Once installed correctly, you will find the Kettle Knowledge Flow step in the "Transform" folder in the Spoon user interface.
As a simple example, we will use the Knowledge Flow step to create and export a predictive model for the "pendigits.csv"data set (docs/data/pendigits.csv). This data set is also used in the "Using the Weka Scoring Plugin"documentation.
First construct a simple Kettle transformation that links a CSV input step to the Knowledge Flow step. Next configure the input step to load the "pendigits.csv" file. Make sure that the Delimiter text box contains a "," and then click "Get Fields" to make the CSV input step analyze a few lines of the file and determine the types of the fields.
All the fields in the "pendigits.csv" file are integers. However, the problem is a discrete classification task and Weka will need the "class" field to be declared as a nominal attribute. In the CSV input step's configuration dialog, change the type of the "class" field from "Integer" to "String."
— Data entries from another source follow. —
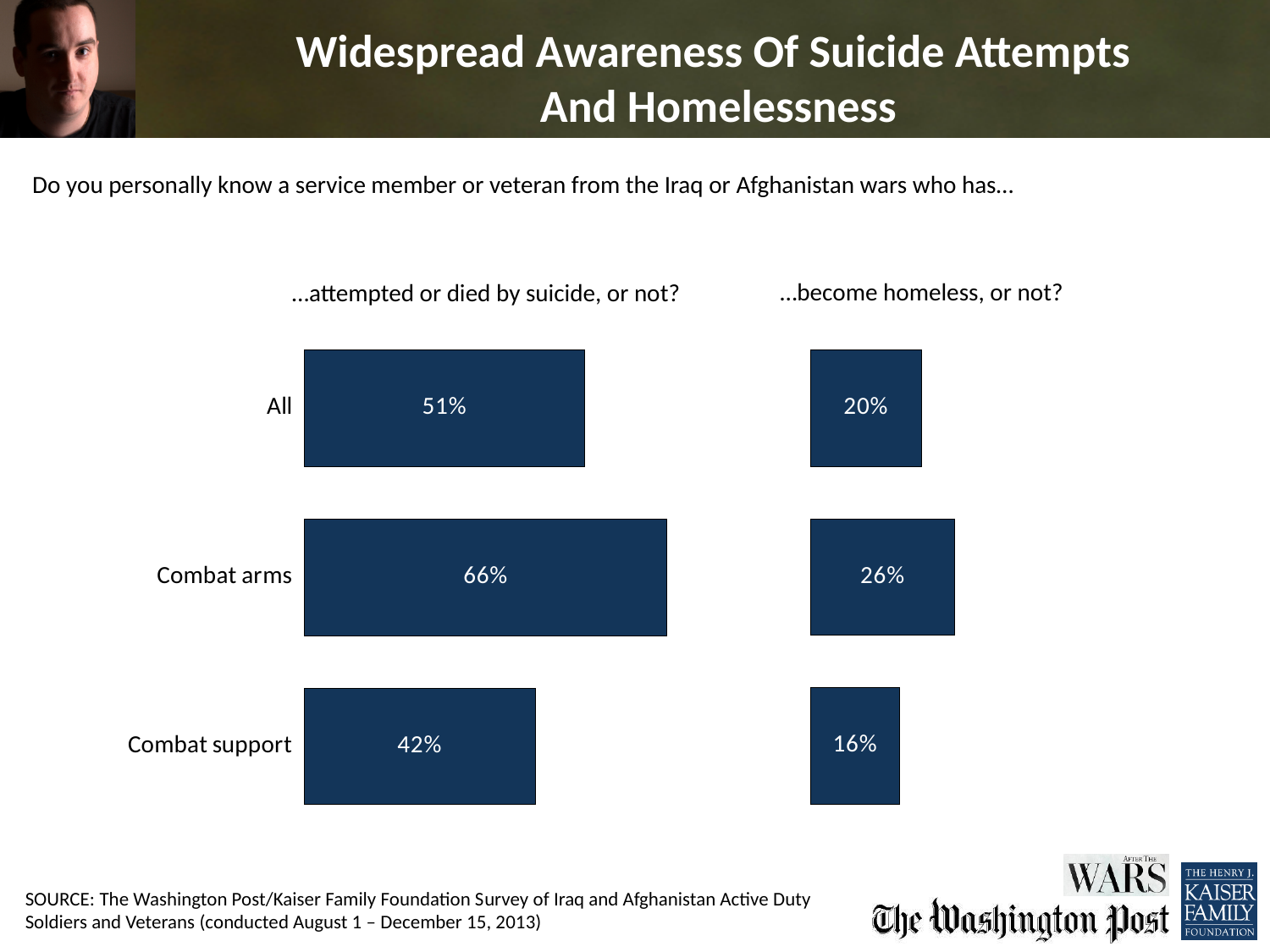
In the chart titled "...attempted or died by suicide, or not?", what is the value for All? 51% In the chart titled "...become homeless, or not?", what is the value for Combat support? 16% In the chart titled "...become homeless, or not?", which is larger, the value for All or the value for Combat support? All In the chart titled "...attempted or died by suicide, or not?", what is the difference between the values for Combat arms and Combat support? 24% In the chart titled "...become homeless, or not?", what is the difference between the values for Combat arms and All? 6% Which is larger, the value for Combat arms in the chart titled "...attempted or died by suicide, or not?" or the value for Combat arms in the chart titled "...become homeless, or not?"? ...attempted or died by suicide, or not? How many categories are shown in the chart titled "...become homeless, or not?"? 3 In the chart titled "...attempted or died by suicide, or not?", which category has the lowest value? Combat support What kind of chart is the chart titled "...attempted or died by suicide, or not?"? Bar chart How many charts are shown on the slide? 2 In the chart titled "...attempted or died by suicide, or not?", what is the value for Combat arms? 66% In the chart titled "...become homeless, or not?", which category has the highest value? Combat arms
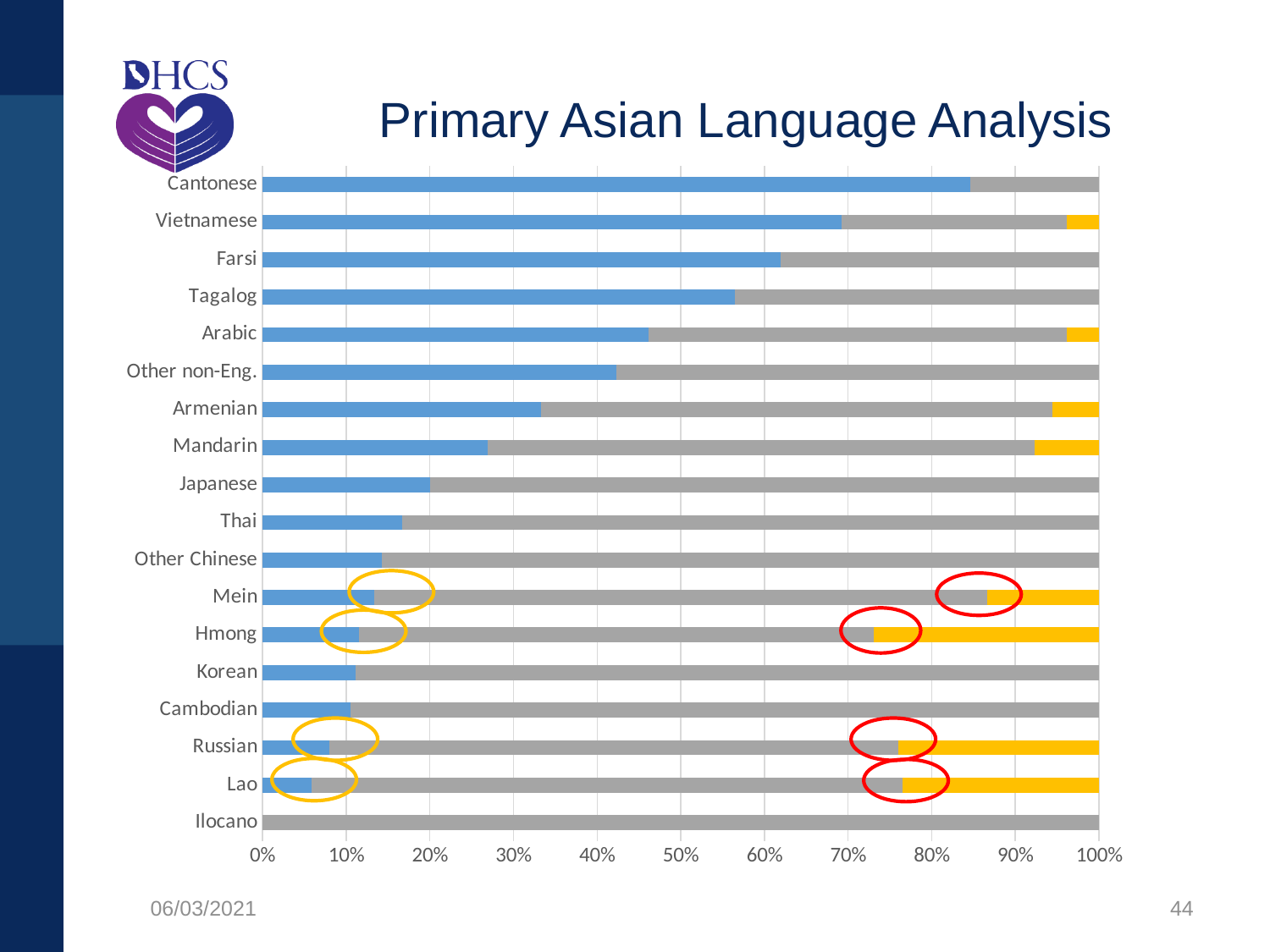
How many languages are listed on the chart? 18 Which has a longer yellow segment, Hmong or Mein? Hmong Which language has the longest blue segment? Cantonese Is the blue segment for Cantonese greater or less than 80%? greater Which language has no blue segment at all? Ilocano Is the blue segment for Tagalog greater or less than 50%? greater What is the title of the chart? Primary Asian Language Analysis What type of chart is shown on the slide? bar chart Which has a longer blue segment, Vietnamese or Farsi? Vietnamese Do the blue segments get longer or shorter going from the top of the chart to the bottom? shorter Is the blue segment for Japanese greater or less than 30%? less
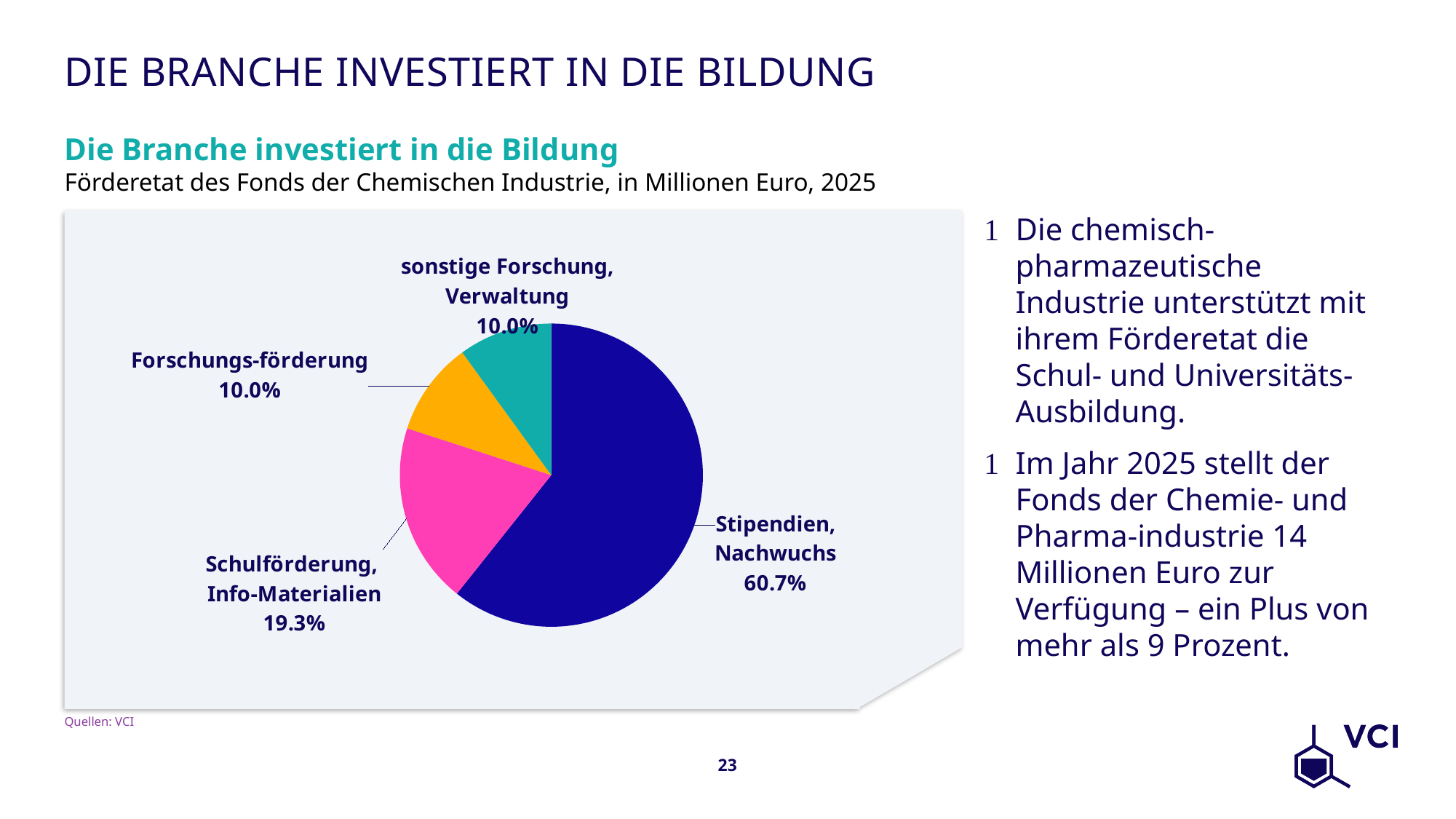
What is the difference in percentage points between Stipendien, Nachwuchs and Schulförderung, Info-Materialien? 41.4 What is the combined share of Forschungs-förderung and sonstige Forschung, Verwaltung? 20.0% What kind of chart is shown on the slide? Pie chart Which is larger: the share for Schulförderung, Info-Materialien or the share for Forschungs-förderung? Schulförderung, Info-Materialien What share of the pie does Schulförderung, Info-Materialien have? 19.3% Which category has the largest share of the pie? Stipendien, Nachwuchs What is the title of the chart? Die Branche investiert in die Bildung What share of the pie does sonstige Forschung, Verwaltung have? 10.0% How many slices does the pie chart have? 4 What colour is the Stipendien, Nachwuchs slice? Dark blue What share of the pie does Forschungs-förderung have? 10.0% What share of the pie does Stipendien, Nachwuchs have? 60.7%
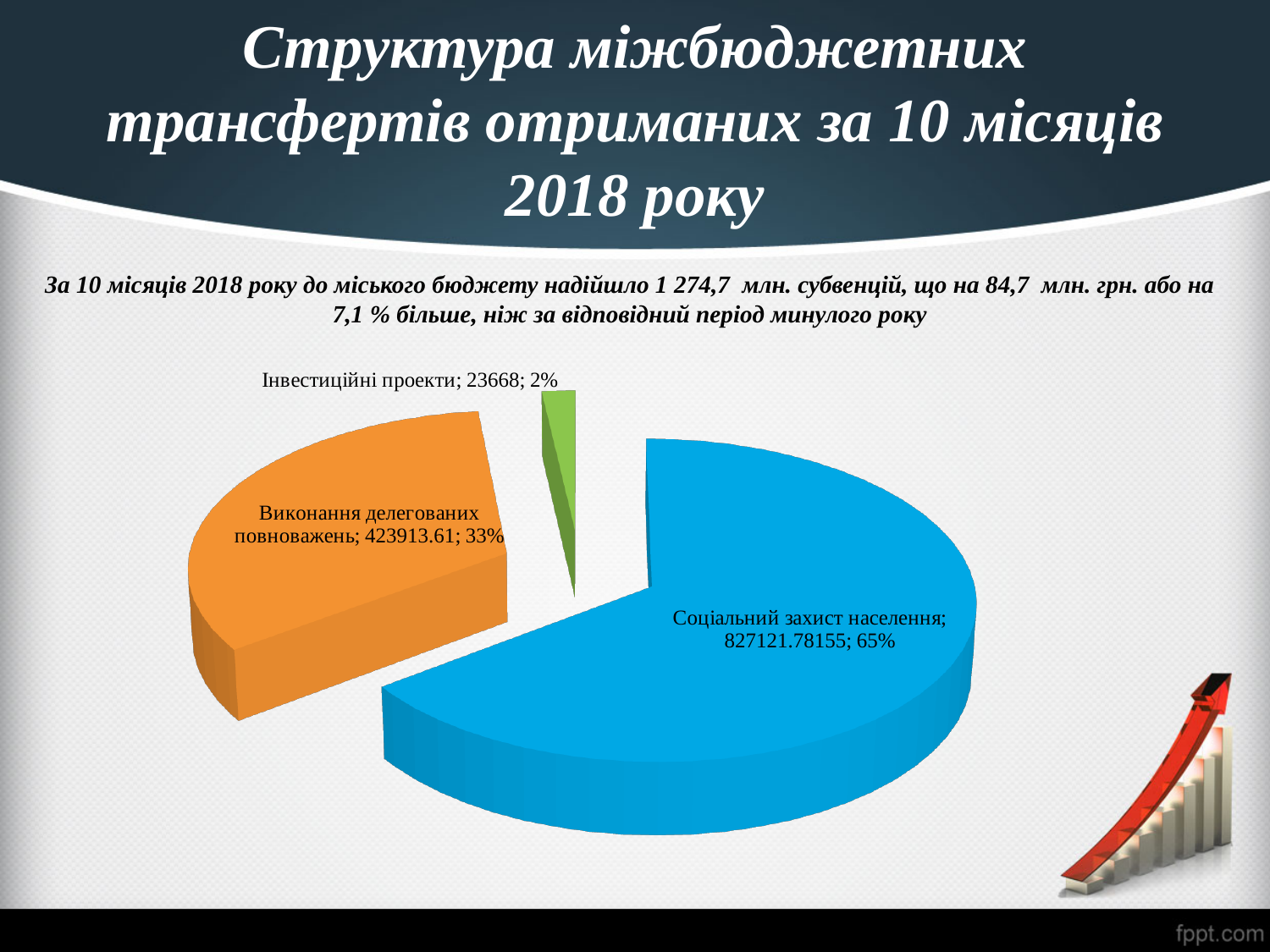
What kind of chart is shown on the slide? pie chart What is the value for Соціальний захист населення? 827121.78155 Which category has the largest slice? Соціальний захист населення What share of the pie does Виконання делегованих повноважень take? 33% Which category has the smallest slice? Інвестиційні проекти What is the value for Інвестиційні проекти? 23668 What colour is the slice for Соціальний захист населення? blue What share of the pie does Інвестиційні проекти take? 2% What share of the pie does Соціальний захист населення take? 65% How many slices does the pie chart have? 3 Which is larger, Виконання делегованих повноважень or Інвестиційні проекти? Виконання делегованих повноважень What is the value for Виконання делегованих повноважень? 423913.61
The Knowledge Flow step's configuration dialog is made up of three tabs (although only two are visible initially when the dialog is first opened). The first tab, "KnowledgeFlow file," enables existing Knowledge Flow flow definition files to be loaded or imported from disk. It also allows you to configure how the incoming data from the transformation is connected to the Knowledge Flow process and how to deal with the output.
If a flow definition is loaded, then the definition file will be loaded (sourced) from the disk every time that the transformation is executed. If, on the other hand, the the flow definition file is imported, it will be stored in either the transformation's XML configuration file (.ktr file) or the repository (if one is being used).
A third option is to design a new Knowledge Flow process from scratch using the embedded Knowledge Flow editor. In this case the new flow definition will be stored in the .ktr file/repository. This is the approach we will take for the purposes of demonstration. Clicking the "Show embedded KnowledgeFlow editor" button will cause a new "KnowledgeFlow" tab to appear on the dialog.
You may need to enlarge the size of the Knowledge Flow step's dialog in order to fully see the embedded editor.
To begin with, we will need an entry point into the data mining process for data from the Kettle transformation. Select the "Plugins" tab of the embedded editor and place a "KettleInject" step onto the layout canvas. If there is no "Plugins" tab visible, or there is no "KettleInject" step available from the "Plugins" tab, you will need to review the installation process described earlier.
Next, connect a "TrainingSetMaker" step to the "KettleInject" step by right clicking over "KettleInject" and selecting "dataSet" from the list of connections.
Now add a logistic regression classifier to the flow and connect it by right clicking over "TrainingSetMaker" and selecting "trainingSet" from the list of connections.
Next, connect a "SerializedModelSaver" step and connect it by right clicking over "Logistic" and selecting "batchClassifier" from the list of connections.
Now configure the "SerializedModelSaver" in order to specify a location to save the trained model to. Either double click the icon or right click over it and select "Configure..." from the pop-up menu. If you are using Weka version 3.7.x, there is support for environment variables in the Knowledge Flow and Kettle's internal environment variables are available. In the screenshot below, we are saving the trained classifier to $
- this is the directory that the Kettle transformation has been saved to (Note: this only makes sense if a repository is not being used). You can always specify an absolute path to a directory on your file system, and, in fact, this is necessary if you are using Weka version 3.6.x.